پیوند به بیرون[ویرایش]

Oedipus explains the riddle of the Sphinx, by Jean Auguste Dominique Ingres, c. 1805

Oedipus (UK: /ˈdɪpəs/, US: /ˈdəpəs, ˈɛdə-/; Greek: Οἰδίπους Oidípous meaning 'swollen foot') was a mythical Greek king of Thebes. A tragic hero in Greek mythology, Oedipus accidentally fulfilled a prophecy that he would end up killing his father and marrying his mother, thereby bringing disaster to his city and family.

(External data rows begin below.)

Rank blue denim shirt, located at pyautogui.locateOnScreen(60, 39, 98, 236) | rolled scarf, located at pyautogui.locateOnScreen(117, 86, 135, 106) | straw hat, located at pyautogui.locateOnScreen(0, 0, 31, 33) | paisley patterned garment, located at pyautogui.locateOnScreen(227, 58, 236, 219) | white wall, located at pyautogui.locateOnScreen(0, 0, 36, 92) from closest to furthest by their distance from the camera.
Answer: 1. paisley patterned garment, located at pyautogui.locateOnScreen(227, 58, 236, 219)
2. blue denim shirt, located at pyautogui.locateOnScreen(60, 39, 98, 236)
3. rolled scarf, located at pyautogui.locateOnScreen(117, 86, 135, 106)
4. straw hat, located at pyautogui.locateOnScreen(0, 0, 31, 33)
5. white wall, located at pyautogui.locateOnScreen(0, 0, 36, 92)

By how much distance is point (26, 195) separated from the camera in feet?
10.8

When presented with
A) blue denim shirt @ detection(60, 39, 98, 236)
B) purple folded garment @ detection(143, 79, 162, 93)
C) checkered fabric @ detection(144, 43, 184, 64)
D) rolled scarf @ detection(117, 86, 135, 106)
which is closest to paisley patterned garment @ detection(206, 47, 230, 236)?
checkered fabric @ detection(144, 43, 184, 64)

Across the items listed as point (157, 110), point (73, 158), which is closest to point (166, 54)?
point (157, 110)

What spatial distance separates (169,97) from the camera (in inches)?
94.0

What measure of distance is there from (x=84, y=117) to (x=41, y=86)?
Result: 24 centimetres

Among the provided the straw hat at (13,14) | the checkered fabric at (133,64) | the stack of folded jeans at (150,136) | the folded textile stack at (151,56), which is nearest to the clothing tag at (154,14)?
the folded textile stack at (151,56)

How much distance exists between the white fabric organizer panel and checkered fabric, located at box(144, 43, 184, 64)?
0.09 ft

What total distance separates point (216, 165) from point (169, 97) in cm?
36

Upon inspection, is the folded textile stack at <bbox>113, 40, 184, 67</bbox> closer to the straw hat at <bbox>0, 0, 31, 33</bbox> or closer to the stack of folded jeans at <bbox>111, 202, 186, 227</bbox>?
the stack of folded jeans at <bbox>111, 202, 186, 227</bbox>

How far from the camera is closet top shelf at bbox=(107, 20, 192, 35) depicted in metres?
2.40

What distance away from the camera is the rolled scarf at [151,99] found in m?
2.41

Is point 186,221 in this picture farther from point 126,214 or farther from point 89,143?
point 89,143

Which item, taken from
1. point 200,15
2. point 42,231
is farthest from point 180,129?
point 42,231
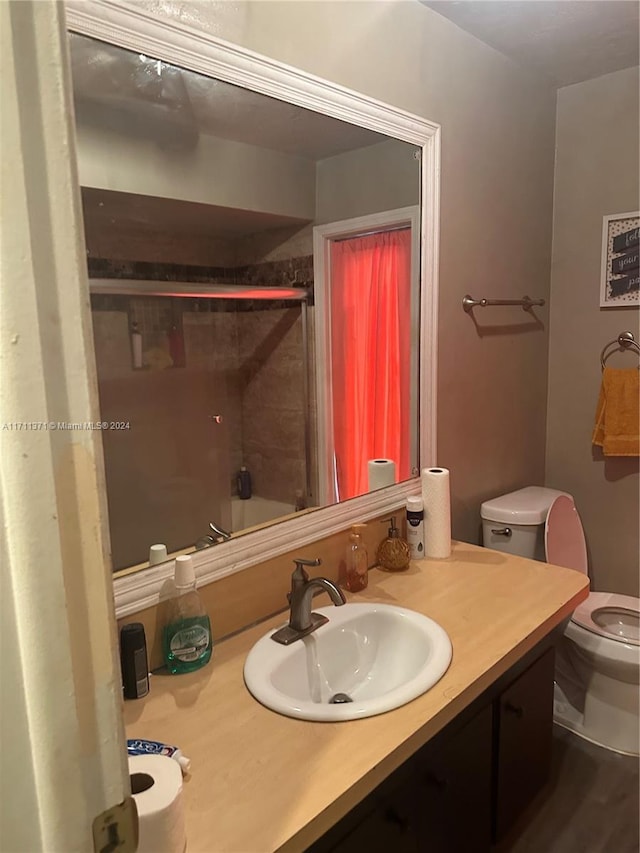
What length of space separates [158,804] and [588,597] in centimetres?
181

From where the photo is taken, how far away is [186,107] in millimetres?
1320

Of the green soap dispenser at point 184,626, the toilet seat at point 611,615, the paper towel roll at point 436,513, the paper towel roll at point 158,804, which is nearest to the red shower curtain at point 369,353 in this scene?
the paper towel roll at point 436,513

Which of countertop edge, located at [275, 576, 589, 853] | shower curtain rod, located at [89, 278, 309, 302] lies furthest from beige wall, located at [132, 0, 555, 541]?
countertop edge, located at [275, 576, 589, 853]

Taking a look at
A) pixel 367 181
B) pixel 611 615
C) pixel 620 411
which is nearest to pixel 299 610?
pixel 367 181

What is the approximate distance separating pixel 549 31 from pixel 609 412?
1.32m

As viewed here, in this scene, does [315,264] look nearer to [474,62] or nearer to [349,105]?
[349,105]

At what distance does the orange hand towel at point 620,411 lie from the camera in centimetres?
232

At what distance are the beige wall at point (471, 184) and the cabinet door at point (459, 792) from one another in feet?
2.75

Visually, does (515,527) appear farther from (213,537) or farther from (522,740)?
(213,537)

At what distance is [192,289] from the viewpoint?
1430 millimetres

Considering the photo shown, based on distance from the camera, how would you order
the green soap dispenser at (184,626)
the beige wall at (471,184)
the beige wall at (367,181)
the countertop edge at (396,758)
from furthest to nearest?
the beige wall at (367,181) → the beige wall at (471,184) → the green soap dispenser at (184,626) → the countertop edge at (396,758)

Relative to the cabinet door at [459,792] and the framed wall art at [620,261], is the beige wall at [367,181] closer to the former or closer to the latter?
the framed wall art at [620,261]

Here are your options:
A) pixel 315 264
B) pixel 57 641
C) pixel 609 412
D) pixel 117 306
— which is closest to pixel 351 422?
pixel 315 264

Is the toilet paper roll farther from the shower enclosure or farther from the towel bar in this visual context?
the towel bar
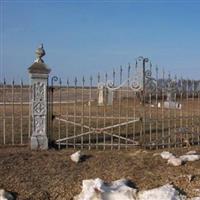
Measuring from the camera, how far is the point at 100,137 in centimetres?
1432

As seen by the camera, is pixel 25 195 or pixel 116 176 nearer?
pixel 25 195

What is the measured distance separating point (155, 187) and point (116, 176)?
810 millimetres

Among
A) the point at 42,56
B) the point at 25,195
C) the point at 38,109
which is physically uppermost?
the point at 42,56

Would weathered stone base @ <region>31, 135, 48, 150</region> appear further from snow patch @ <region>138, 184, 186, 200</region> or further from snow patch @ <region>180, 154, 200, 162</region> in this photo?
snow patch @ <region>138, 184, 186, 200</region>

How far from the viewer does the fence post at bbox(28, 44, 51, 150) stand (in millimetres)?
11266

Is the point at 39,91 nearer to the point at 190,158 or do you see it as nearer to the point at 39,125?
the point at 39,125

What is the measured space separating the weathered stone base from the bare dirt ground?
3.36ft

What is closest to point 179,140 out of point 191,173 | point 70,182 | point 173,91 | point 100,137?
point 173,91

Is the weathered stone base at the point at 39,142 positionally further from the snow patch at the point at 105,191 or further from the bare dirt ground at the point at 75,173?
the snow patch at the point at 105,191

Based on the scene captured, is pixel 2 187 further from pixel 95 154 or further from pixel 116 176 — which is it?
pixel 95 154

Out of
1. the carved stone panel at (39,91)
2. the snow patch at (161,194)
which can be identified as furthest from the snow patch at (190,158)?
the carved stone panel at (39,91)

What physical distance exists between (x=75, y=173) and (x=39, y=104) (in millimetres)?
2997

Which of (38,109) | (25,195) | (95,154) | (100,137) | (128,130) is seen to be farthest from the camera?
(128,130)

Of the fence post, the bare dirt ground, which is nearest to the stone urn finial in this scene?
the fence post
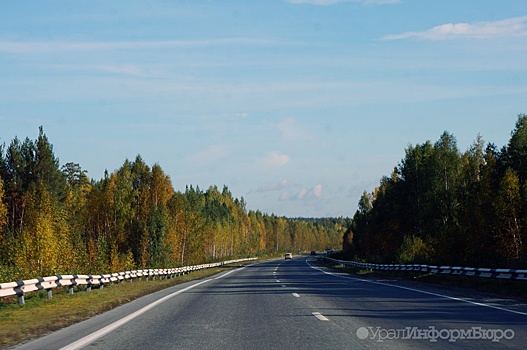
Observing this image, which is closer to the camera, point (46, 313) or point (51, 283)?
point (46, 313)

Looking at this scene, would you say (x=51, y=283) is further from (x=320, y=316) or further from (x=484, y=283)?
(x=484, y=283)

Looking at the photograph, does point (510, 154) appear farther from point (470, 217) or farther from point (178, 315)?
point (178, 315)

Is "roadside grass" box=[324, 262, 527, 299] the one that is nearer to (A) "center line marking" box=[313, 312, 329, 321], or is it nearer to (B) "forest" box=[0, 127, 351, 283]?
(A) "center line marking" box=[313, 312, 329, 321]

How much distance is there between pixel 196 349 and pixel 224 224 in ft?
529

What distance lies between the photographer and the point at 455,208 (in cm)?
7369

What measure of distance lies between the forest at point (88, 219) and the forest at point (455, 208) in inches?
968

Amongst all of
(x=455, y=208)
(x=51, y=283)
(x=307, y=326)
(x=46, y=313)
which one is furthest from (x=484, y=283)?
(x=455, y=208)

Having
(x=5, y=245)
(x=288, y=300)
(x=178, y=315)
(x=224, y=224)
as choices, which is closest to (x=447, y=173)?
(x=5, y=245)

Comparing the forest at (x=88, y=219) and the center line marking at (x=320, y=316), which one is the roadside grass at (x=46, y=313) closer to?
the center line marking at (x=320, y=316)

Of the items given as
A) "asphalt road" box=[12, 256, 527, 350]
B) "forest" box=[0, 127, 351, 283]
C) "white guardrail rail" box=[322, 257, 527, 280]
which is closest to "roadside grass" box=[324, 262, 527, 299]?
"white guardrail rail" box=[322, 257, 527, 280]

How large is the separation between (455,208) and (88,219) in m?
56.8

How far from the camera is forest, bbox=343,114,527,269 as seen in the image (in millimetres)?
56312

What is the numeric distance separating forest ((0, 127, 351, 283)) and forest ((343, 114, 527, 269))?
24.6 m

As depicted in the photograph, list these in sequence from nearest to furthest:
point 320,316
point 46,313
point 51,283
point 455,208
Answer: point 320,316, point 46,313, point 51,283, point 455,208
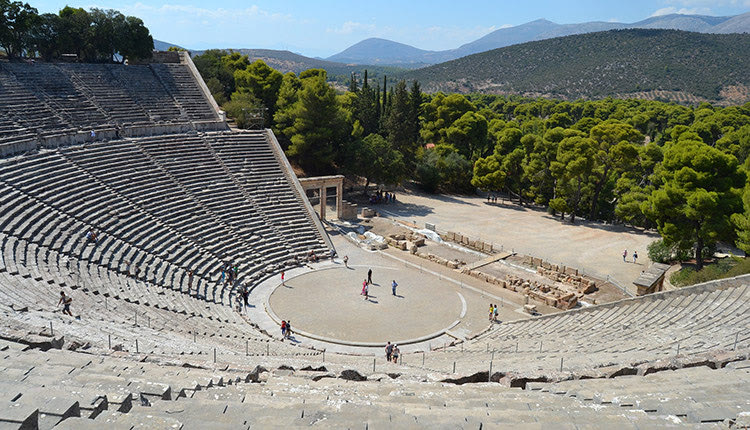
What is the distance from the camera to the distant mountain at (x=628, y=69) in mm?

The story of Oedipus is the subject of Sophocles' tragedy Oedipus Rex, which is followed in the narrative sequence by Oedipus at Colonus and then Antigone. Together, these plays make up Sophocles' three Theban plays. Oedipus represents two enduring themes of Greek myth and drama: the flawed nature of humanity and an individual's role in the course of destiny in a harsh universe.

In the best known version of the myth, Oedipus was born to King Laius and Queen Jocasta. Laius wished to thwart the prophecy, so he sent a shepherd-servant to leave Oedipus to die on a mountainside. However, the shepherd took pity on the baby and passed him to another shepherd who gave Oedipus to King Polybus and Queen Merope to raise as their own. Oedipus learned from the oracle at Delphi of the prophecy that he would end up killing his father and marrying his mother but, unaware of his true parentage, believed he was fated to murder Polybus and marry Merope, so left for Thebes. On his way he met an older man and killed him in a quarrel. Continuing on to Thebes, he found that the king of the city (Laius) had been recently killed, and that the city was at the mercy of the Sphinx. Oedipus answered the monster's riddle correctly, defeating it and winning the throne of the dead king – and the hand in marriage of the king's widow, who was also (unbeknownst to him) his mother Jocasta.

Years later, to end a plague on Thebes, Oedipus searched to find who had killed Laius, and discovered that he himself was responsible. Jocasta, upon realizing that she had married her own son, hanged herself. Oedipus then seized two pins from her dress and blinded himself with them.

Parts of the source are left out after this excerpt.